__Document__

......

L'heure est critique pour l'Équipe d'enquête sur la cybercriminalité (EEC) de la GRC. On est vendredi, dernière journée de travail de l'escouade avant de quitter la ville pour exécuter un mandat de perquisition et arrêter un suspect dans sa plus récente enquête.
*Le gend. Falardeau, déposant chargé de rédiger le mandat de perquisition nécessaire à l'enquête, passe voir *le serg. Beaulieu, s.-off. des opérations de l'EEC, afin de recevoir les dernières instructions pour l'instance au tribunal.
« Il nous faut faire signer ce mandat par un juge aujourd'hui, explique le
gend. Falardeau. C'est une pièce essentielle du casse-tête. »
Depuis ce matin, les membres de l'équipe défilent l'un après l'autre devant le serg. Beaulieu pour lui poser des questions de dernière minute sur l'affaire.
« C'est la partie stimulante, constate-t-il. Depuis trois mois, nous faisons notre travail en recueillant des éléments de preuve contre le suspect, et nous sommes mainte-nant prêts à l'appréhender. »

......

__Consigne 1__
Retranscrivez tel quel le passage du document qui s'ouvre sur les mots « L'heure est critique » et se termine par « minute sur l'affaire. ».
__Consigne 2__
Relevez dans le document toutes les abréviations de grade ou de fonction qui accompagnent le nom d'un membre de l'équipe.

__Données extraites__

......

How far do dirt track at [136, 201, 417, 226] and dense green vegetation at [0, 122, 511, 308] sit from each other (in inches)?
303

......

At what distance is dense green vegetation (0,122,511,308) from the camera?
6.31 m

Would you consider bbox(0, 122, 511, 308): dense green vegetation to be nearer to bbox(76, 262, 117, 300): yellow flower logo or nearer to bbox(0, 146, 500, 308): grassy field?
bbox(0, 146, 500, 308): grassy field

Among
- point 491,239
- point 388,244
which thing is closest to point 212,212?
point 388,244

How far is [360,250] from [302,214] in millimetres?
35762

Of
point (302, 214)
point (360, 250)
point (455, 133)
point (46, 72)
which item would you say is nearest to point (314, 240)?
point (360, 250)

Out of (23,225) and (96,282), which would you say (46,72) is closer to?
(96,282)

......

__Réponse 1__
L'heure est critique pour l'Équipe d'enquête sur la cybercriminalité (EEC) de la GRC. On est vendredi, dernière journée de travail de l'escouade avant de quitter la ville pour exécuter un mandat de perquisition et arrêter un suspect dans sa plus récente enquête.
*Le gend. Falardeau, déposant chargé de rédiger le mandat de perquisition nécessaire à l'enquête, passe voir *le serg. Beaulieu, s.-off. des opérations de l'EEC, afin de recevoir les dernières instructions pour l'instance au tribunal.
« Il nous faut faire signer ce mandat par un juge aujourd'hui, explique le
gend. Falardeau. C'est une pièce essentielle du casse-tête. »
Depuis ce matin, les membres de l'équipe défilent l'un après l'autre devant le serg. Beaulieu pour lui poser des questions de dernière minute sur l'affaire.

__Réponse 2__
gend.
serg.
s.-off.